REQUEST: Print every one of the items below word for word, with no changes.

————————

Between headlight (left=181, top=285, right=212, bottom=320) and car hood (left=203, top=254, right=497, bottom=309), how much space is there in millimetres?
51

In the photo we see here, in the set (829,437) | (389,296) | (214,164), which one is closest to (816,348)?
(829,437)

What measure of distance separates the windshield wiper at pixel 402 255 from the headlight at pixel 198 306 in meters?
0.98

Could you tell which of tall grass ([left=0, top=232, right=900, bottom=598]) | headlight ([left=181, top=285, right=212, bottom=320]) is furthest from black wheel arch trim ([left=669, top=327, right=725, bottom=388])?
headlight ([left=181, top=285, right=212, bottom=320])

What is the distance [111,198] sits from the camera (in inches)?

————————

FINISHED EXERCISE:
Between headlight (left=181, top=285, right=212, bottom=320) and car hood (left=203, top=254, right=497, bottom=309), how much space is there in millimetres?
51

In the photo we see here, in the set (829,437) | (389,296) | (214,164), which one is closest to (816,348)?
(829,437)

What measure of distance separates the windshield wiper at pixel 402 255 from the headlight at pixel 198 306 in meters?
0.98

Could you tell which of tall grass ([left=0, top=232, right=900, bottom=598]) | headlight ([left=181, top=285, right=212, bottom=320]) is furthest from black wheel arch trim ([left=669, top=327, right=725, bottom=388])?
headlight ([left=181, top=285, right=212, bottom=320])

What is the distance [111,198] sits from the camera (in inches)?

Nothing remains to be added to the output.